◆ Available data ◆
- - -

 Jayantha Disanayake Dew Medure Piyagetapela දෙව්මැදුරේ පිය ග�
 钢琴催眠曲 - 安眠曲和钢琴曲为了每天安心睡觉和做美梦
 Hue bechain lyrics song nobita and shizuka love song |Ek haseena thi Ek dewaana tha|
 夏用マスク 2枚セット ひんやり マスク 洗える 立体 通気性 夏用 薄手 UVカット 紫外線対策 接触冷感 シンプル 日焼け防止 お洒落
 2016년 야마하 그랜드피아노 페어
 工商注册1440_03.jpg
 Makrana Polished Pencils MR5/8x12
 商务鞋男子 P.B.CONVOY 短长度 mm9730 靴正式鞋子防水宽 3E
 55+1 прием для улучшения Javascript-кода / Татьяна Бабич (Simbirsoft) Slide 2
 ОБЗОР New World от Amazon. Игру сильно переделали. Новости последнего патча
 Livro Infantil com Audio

- - -

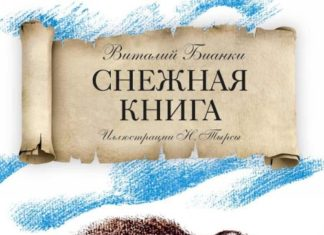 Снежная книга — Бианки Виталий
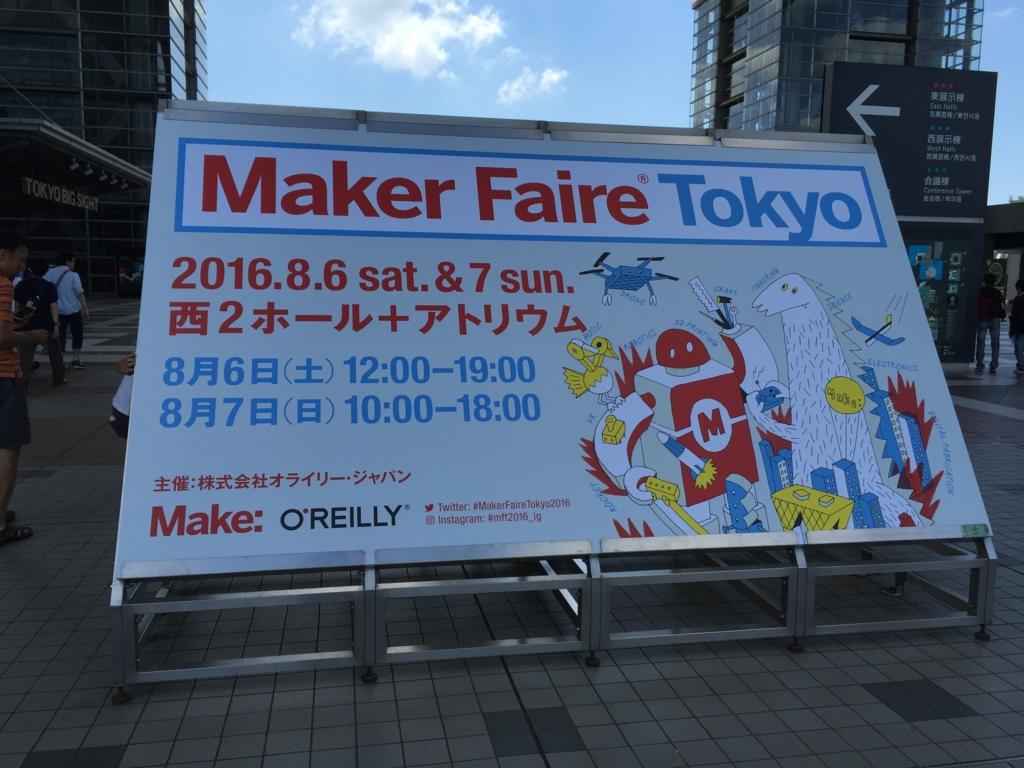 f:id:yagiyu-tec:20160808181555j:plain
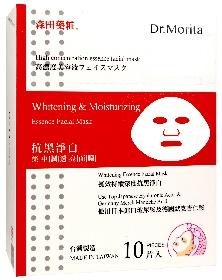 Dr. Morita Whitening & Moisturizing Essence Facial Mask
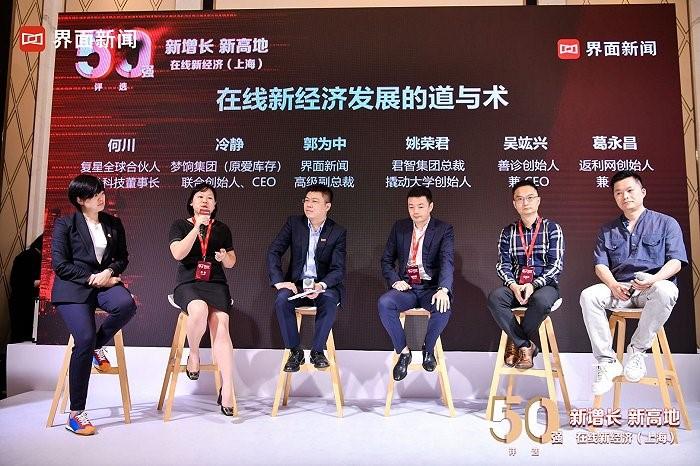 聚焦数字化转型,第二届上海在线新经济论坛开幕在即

- - -

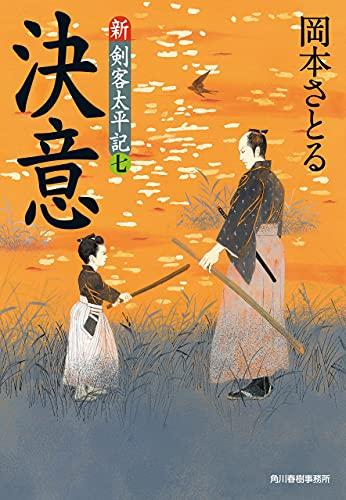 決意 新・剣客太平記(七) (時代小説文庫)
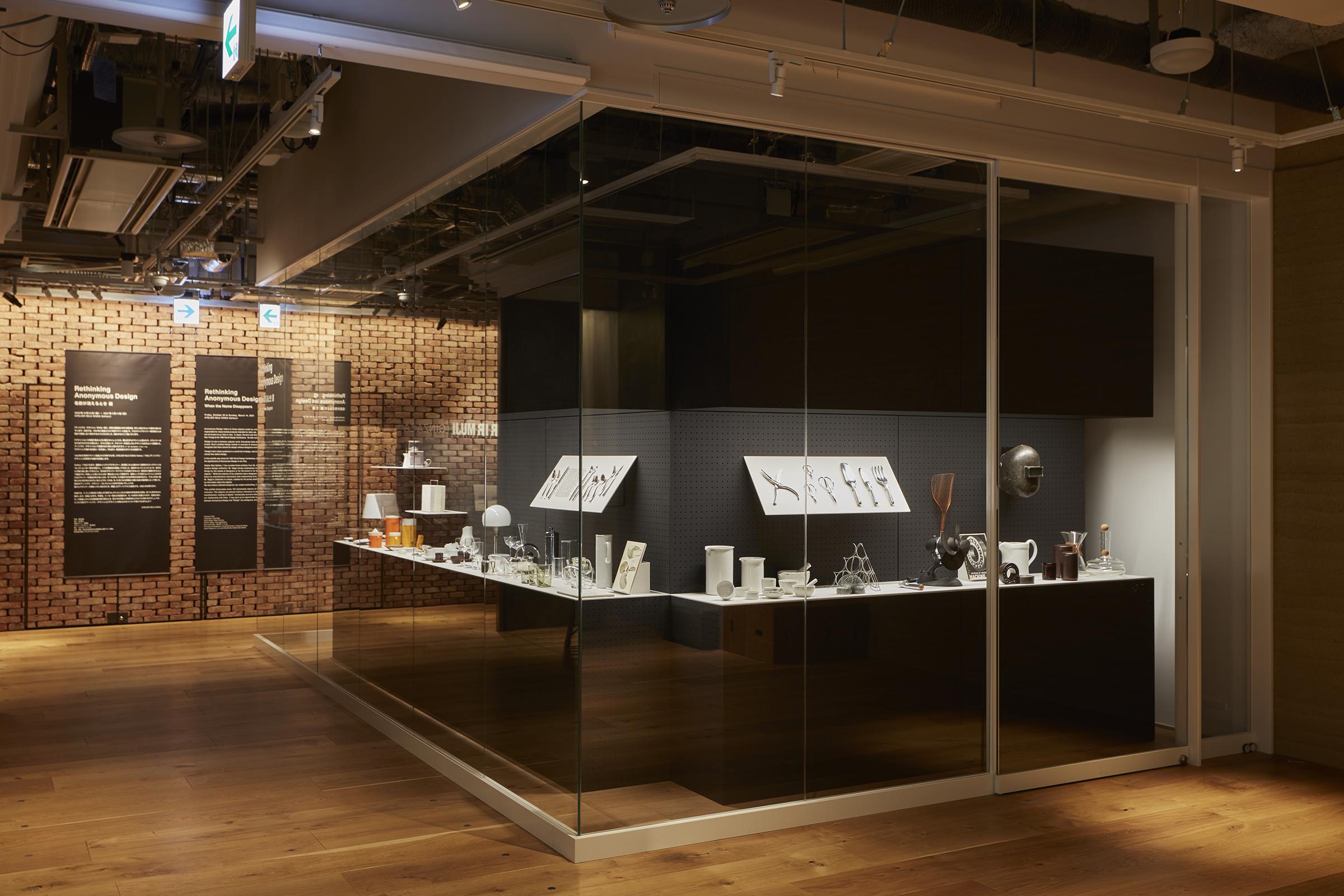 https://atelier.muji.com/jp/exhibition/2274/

- - -

◆ Task instructions ◆
Your copy should hold only the lines above from the one containing "決意 新・剣客太平記(七) (時代小説文庫)" through the one containing "https://atelier.muji.com/jp/exhibition/2274/", exactly as written and free of pictures.

◆ Solution to this task ◆
 決意 新・剣客太平記(七) (時代小説文庫)
 https://atelier.muji.com/jp/exhibition/2274/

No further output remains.